The History of Cryptography
Cryptography is the art or science of secret writing. As long as people have been speaking and writing, there has been the need to keep conversations and letters private. Originally the word "cryptography" came from the Greek word "kryptos," (meaning to hide) and later from New Latin cryptographia, from crypt- + -graphia. Generally Cryptography could be categorized by three different methods of handling messages:
- Ciphering Cryptography
- This field includes all the cryptography techniques that handle message text as a series of separate elements. There are two major techniques:
- Replacement, where each possible 'element' has its own value and the process aims at altering it according to a specific macro/equation, and
- Repositioning, that deals with the distance of each 'element' from the start/specific point of the document.
- Replacement, where each possible 'element' has its own value and the process aims at altering it according to a specific macro/equation, and
- The Invisible Writing
- This was very popular during the Middle Ages and includes all the techniques that don't allow the reader to see the message until a certain process has been followed. Usually these techniques deal with a special, invisible ink that has to be covered with the proper substance - either a chemical or simply something sticky like ash or charcoal - to make the message visible.
- The Codal Cryptography
- This field refers to the replacement of some words with others with symbolic meaning so as to change the meaning of the message. It can either be applied to just some specific keywords - a technique very useful today as spy nets to handle the vast levels of information simply scan the messages for certain keywords - or to the whole document. To use this method you have to obtain or create a codebook.
One doesn't need a paper written with an incoherent display of letters and numbers to experience cryptography. Throughout the ages the encryption methods range from the very simple to the very sophisticated. One thing that was, and will always, remain a common link in the cryptographic world is the need to keep the decode key absolutely secret. No matter how simple or complicated the encode methodology is, keeping the decode key secret will make the encode process a success or failure.
Almost 4,000 years ago, a scribe in the town of Menet Khufu drew out the story of his master's life in hieroglyphics. The hieroglyphic "language" became the world's the first documented use of cryptography. Similarly, to an observer 5,000 years from now, a bill for consideration in the United States Senate or House could be considered an encrypted document. Using the complicated language of lawyers, any legal document appears to be in a different form of English, just as the Egyptians used a different form of Hieroglyphs.
In the fifth century BC, the Greeks used a system that consisted of a thin sheet of papyrus wrapped around a staff. This is now known as a Skytale. If a person wanted to send a message in secrecy, he could write the message down the length of the staff so that when the papyrus was unwrapped, the message would be unintelligible. To read it, the recipient would have to re-wrap the papyrus with an identical stick. Only then would the letters of the message properly line up.
Obviously such an encryption system would be foolish to use today, because if the parchment fell in a modern enemy's hands, it would be cracked within minutes. However, 2500 years ago, the percent of people who could read and write was much smaller than it is today. Therefore, at the time Skytales provided a secure method of communication.
It is believed that when Julius Caesar sent a message to the front lines, he would write his message in code. His encode scheme was to simply advance each letter in his message by three letters (at the end of the alphabet he would continue from the beginning), thus if the message was intercepted by the enemy they wouldn't know its contents.

= RAW RECORDS =
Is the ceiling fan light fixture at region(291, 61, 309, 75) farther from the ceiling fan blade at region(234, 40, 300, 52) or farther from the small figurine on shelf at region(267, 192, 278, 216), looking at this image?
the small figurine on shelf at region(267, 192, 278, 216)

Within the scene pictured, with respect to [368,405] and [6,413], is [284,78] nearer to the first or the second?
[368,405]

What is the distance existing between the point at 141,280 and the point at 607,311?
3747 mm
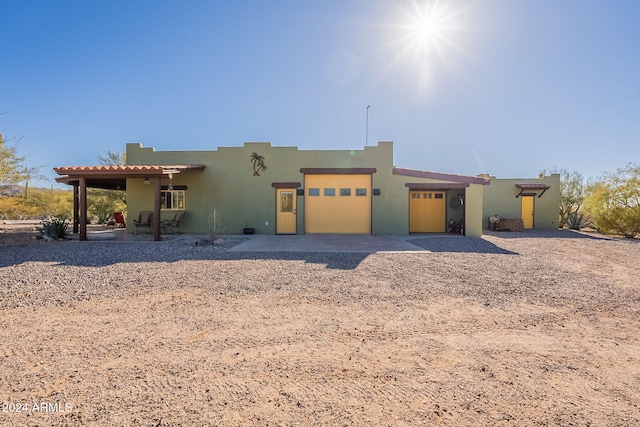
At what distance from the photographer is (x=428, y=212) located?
50.5ft

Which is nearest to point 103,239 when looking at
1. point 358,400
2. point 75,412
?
point 75,412

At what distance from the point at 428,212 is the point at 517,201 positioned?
7791mm

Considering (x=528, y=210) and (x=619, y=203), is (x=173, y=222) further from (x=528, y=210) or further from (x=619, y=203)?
(x=619, y=203)

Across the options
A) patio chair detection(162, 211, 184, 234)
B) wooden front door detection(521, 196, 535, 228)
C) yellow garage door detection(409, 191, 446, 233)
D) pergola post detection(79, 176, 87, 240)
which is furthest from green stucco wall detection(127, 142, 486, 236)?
wooden front door detection(521, 196, 535, 228)

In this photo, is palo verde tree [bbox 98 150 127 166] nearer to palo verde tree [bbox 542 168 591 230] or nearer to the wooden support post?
the wooden support post

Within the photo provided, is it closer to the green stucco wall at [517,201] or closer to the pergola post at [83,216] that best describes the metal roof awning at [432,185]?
the green stucco wall at [517,201]

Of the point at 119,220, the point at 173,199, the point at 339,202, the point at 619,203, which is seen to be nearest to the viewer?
the point at 339,202

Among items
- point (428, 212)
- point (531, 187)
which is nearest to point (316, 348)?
point (428, 212)

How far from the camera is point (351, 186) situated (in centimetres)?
1377

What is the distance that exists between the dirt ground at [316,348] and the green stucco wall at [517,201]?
1352 cm

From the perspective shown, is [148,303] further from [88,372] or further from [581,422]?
[581,422]

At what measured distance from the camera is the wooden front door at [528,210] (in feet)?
61.9

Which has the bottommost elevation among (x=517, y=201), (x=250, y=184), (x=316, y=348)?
(x=316, y=348)

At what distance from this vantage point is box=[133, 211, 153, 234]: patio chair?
13121mm
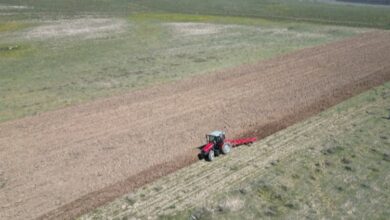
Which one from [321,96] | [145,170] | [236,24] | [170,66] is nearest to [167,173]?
[145,170]

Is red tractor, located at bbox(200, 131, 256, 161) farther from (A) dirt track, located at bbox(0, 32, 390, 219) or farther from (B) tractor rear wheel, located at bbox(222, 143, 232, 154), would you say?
(A) dirt track, located at bbox(0, 32, 390, 219)

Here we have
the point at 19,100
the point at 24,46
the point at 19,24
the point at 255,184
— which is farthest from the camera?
the point at 19,24

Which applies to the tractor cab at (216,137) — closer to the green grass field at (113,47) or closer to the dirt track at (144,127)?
the dirt track at (144,127)

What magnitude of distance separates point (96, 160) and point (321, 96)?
17.5 meters

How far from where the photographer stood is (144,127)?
28.0 meters

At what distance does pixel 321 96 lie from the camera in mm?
33594

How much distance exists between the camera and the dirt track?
2108 cm

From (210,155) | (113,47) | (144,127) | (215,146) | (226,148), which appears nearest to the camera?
(210,155)

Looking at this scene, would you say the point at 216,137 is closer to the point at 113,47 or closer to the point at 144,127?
the point at 144,127

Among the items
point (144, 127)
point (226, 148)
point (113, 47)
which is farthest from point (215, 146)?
point (113, 47)

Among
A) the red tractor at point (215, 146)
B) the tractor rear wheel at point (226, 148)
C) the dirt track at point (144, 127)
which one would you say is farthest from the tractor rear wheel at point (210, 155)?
the dirt track at point (144, 127)

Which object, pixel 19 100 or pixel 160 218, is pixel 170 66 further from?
pixel 160 218

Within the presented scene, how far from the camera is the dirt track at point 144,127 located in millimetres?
21078

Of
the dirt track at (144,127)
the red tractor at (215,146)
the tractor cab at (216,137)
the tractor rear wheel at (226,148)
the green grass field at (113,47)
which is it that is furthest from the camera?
the green grass field at (113,47)
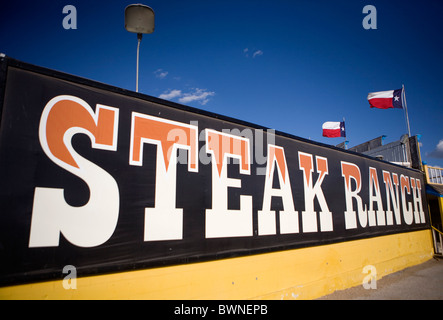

= PROMPT 1 =
According to the history of cryptography text, how far did Julius Caesar advance each letter of his message?
= PROMPT 2 =
Carry on writing the history of cryptography text, starting after its final sentence.
The items are not needed here.

= TASK OUTPUT 1 =
By three letters.

= TASK OUTPUT 2 =
For example, the message "ET TU, BRUTE" would become "HW WX, EUXWH". This process became known as a substitution cipher.
Jumping to 1895, the first wireless radio was invented, giving rise to a new age in cryptography. Radio provided military troops in World War I with much greater flexibility by eliminating the need to run wires between camps and headquarters. However radio is public; anyone can intercept the signals and look at them to his or her hearts content. No longer was it necessary to tap a wire directly; someone could simply put up a radio receiver and half the work was done. As a result, cryptographers of World War I had to invent stronger systems of encryption to withstand an enemy's best attack when a greater amount of encoded text is available.
For all the historical personalities involved in the evolution of cryptography in the United States this century, it is William Frederick Friedman, founder of Riverbank Laboratories, cryptanalyst for the US government, and lead code-breaker of Japan's World War II Purple Machine, who is "honored as the father of US cryptanalysis." In 1918 Friedman authored The Index of Coincidence and Its Applications in Cryptography, which is still considered by many in this field as the premiere work on cryptograph written this century.
Although cryptography was employed during World War I, two notable machines were employed during World War II: the Germans' Enigma machine, developed by Arthur Scherbius, and the Japanese Purple Machine, developed using techniques first discovered by Herbert O. Yardley.
The German Enigma encryption machine was based on a set of rotating wheels, which were used to encrypt and decrypt messages. The way it worked was by "mapping" one alphabet onto another. For example, the first wheel might have mapped "F" to "N", the second "N" to "L", and so on. By repeating the process in reverse, the message can be decoded. The more wheels there were, the harder it was to decode.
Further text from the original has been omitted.